The iMac computers will have programs such as iMovie, Garage Band and Adobe Photoshop, allowing users to exhibit their creativity by producing and editing their own movies, music and photographs. Youngsters of all ages can practice cartooning skills using Sketchbook Express and Anime Studio. In addition, two iPads will be fully loaded with creative apps such as Artsy, Sploder Arcade Creator, Tinkerplay, Cubify Draw and other craft, art and design related programs.
Craft enthusiasts will be able to complete unique scrapbooking, home décor and seasonal projects using the Cricut Explore Air. By choosing online, preprogrammed patterns or by creating their own, users will be able to download designs and cut them electronically. The machine can be used to cut a wide variety of materials including paper, vinyl and fabrics.
To emphasize the library’s commitment to cutting edge technology, it is partnering with local teen volunteers and Enabling The Future (www.enablingthefuture.org/), a non-profit organization dedicated to pairing volunteer makers with people who are in need of prosthetic hands.
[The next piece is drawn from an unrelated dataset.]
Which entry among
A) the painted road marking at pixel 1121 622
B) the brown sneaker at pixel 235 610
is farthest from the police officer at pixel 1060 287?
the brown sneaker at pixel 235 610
After printing and assembling a prototype hand, the library is in the process of being paired with a person in need.
Sharon Long, head of teen services at the Syosset library, has been using an earlier generation Makerbot with teens for several years.
“We knew it was time to find a space for the community to explore this new technology once we started hearing that their parents wanted a chance to be creative too”, said Liebman.